Sawyer's Mills School

Sawyer’s Mills School

by Judy Haynes

The village of Sawyer’s Mills was a thriving place in the early years of Boylston and was an area where one of our earliest settlers, Joseph Sawyer, settled circa 1713. He was from the Lancaster area, and Boylston was a part of that original land grant.  Along the Nashua River he lived and built his saw mill.  The village expanded with a grist mill, a lumber mill, and an oil mill processing neat’s foot oil, and eventually a cloth mill.  Joseph’s son Aaron took over the milling and by Aaron’s death (1817) the estate covered 500 acres and included an area housing all of those mills, barns, and outbuildings.  By 1862 the Clinton Company owned the mills, and they were then sold to the Lancaster Mills, a textile company. With mills came workers and families, and families meant children who should be schooled.

The first evidence of the need for a schoolhouse in the village was defined by the inhabitants of the West School District who stated in the 1849 School Committee Report that “in consequence of the increasing population at the mills, a better accommodation of the children in that village would be to form a new district whose school house shall be near the mills.” The Town Warrant of Boylston for the same year included Article 14 “To see if the town will create another school district in said town in the Sawyers Mill Village (so called) provided the district so created furnish a school house at their own expense..."  While Article 14 was not voted on at that time, in 1850 a new sixth district, the North Center School District, was created for the Sawyer’s Mills village.

The School at Sawyer’s Mills village was constructed in 1851 just east of the Nashua River.  It was somewhat typical of the times, a one room schoolhouse which stood near the bridge, and at the corner of the road leading to Boylston Center, but while the main part of the school appears to be wood, it had a brick basement which contained a hall and was used for gatherings as well as worship services by the Roman Catholics until such time when they had a church built.   The expenses shown for the school in various town reports indicate the schoolhouse was heated with wood.

=-=-=

Print the part of the Sawyer's Mills School article that begins at the words "The village of" and stops after "should be schooled.". The rows have nothing to do with the Sawyer's Mills School article.

[Saved data entries]
=-=-=

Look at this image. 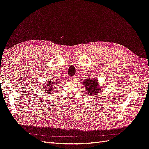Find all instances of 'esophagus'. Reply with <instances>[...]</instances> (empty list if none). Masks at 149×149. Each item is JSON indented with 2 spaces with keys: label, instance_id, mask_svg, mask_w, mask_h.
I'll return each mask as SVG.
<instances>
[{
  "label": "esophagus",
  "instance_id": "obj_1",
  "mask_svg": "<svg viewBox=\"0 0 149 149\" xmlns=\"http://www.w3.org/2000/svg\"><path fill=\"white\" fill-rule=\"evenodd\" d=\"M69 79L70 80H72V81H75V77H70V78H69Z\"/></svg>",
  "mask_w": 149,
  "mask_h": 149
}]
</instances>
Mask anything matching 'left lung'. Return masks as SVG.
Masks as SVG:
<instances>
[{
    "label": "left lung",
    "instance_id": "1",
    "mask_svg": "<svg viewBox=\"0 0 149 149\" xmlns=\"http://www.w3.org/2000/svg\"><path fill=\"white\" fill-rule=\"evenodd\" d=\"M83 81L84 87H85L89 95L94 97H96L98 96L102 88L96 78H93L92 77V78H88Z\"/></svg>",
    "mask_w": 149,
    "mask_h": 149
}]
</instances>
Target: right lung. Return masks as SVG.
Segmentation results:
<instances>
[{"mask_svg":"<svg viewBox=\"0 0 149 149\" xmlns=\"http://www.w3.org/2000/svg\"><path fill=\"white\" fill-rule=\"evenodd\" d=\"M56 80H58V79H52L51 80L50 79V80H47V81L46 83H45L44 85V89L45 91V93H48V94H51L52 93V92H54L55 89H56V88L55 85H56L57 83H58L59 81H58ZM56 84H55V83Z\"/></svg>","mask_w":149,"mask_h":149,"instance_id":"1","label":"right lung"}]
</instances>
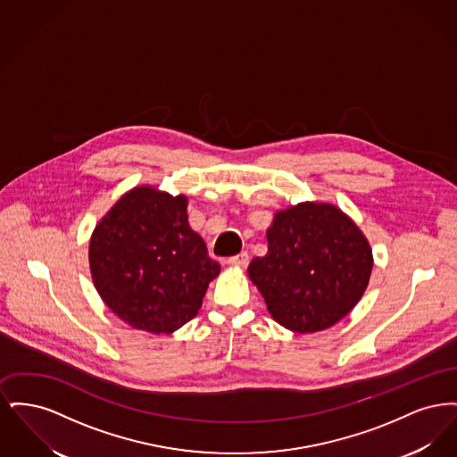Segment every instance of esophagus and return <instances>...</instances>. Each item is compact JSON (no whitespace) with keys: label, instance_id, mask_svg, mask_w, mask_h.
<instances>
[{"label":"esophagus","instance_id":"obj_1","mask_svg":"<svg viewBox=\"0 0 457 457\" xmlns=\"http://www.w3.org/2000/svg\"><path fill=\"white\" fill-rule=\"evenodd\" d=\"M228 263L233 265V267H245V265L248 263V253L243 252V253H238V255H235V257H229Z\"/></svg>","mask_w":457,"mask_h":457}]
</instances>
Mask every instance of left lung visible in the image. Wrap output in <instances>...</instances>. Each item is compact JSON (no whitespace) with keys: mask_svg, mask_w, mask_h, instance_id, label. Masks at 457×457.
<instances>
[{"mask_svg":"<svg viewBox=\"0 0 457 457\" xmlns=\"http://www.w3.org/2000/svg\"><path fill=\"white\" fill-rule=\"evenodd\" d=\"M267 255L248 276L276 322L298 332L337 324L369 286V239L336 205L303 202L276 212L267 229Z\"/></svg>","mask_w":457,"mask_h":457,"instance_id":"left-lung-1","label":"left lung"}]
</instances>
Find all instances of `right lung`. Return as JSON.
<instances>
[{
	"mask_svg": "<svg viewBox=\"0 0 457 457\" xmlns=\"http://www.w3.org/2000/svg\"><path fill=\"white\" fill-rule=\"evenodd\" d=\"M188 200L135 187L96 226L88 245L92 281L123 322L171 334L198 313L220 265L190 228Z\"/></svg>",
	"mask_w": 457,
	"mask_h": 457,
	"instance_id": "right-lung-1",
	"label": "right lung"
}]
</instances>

=-=-=

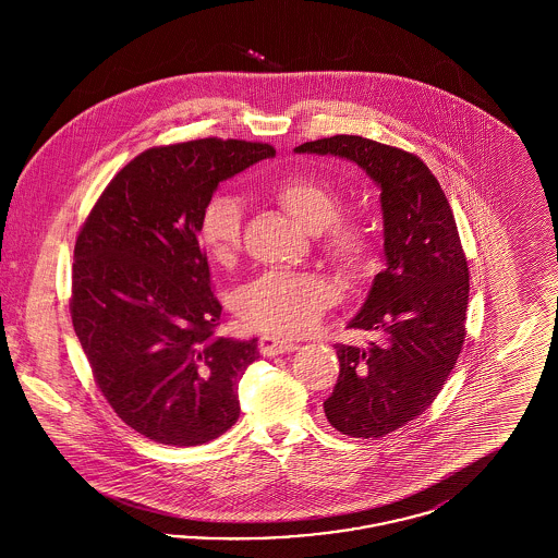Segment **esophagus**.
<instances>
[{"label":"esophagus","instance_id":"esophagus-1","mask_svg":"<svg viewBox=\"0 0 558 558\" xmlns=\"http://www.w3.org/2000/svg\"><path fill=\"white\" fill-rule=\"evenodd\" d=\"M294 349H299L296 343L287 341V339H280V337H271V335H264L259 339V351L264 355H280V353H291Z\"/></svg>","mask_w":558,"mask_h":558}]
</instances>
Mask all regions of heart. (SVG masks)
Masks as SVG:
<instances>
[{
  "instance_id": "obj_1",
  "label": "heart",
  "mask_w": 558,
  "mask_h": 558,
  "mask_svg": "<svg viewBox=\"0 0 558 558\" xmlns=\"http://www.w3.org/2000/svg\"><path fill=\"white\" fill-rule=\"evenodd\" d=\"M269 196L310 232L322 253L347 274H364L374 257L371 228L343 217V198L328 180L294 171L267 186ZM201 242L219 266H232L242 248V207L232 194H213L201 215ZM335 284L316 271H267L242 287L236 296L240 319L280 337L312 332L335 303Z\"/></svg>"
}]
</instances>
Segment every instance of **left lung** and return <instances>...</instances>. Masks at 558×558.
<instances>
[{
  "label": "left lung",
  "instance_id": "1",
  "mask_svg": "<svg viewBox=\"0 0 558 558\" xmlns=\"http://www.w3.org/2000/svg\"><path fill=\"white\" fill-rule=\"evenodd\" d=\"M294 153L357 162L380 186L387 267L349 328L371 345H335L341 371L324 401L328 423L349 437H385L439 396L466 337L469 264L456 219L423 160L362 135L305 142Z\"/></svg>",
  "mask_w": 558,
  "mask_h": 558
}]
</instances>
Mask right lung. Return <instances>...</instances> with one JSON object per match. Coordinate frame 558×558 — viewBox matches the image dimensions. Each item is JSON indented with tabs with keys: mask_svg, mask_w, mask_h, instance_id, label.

=-=-=

■ RESULT FOR THIS EXERCISE ■
The village of Sawyer’s Mills was a thriving place in the early years of Boylston and was an area where one of our earliest settlers, Joseph Sawyer, settled circa 1713. He was from the Lancaster area, and Boylston was a part of that original land grant.  Along the Nashua River he lived and built his saw mill.  The village expanded with a grist mill, a lumber mill, and an oil mill processing neat’s foot oil, and eventually a cloth mill.  Joseph’s son Aaron took over the milling and by Aaron’s death (1817) the estate covered 500 acres and included an area housing all of those mills, barns, and outbuildings.  By 1862 the Clinton Company owned the mills, and they were then sold to the Lancaster Mills, a textile company. With mills came workers and families, and families meant children who should be schooled.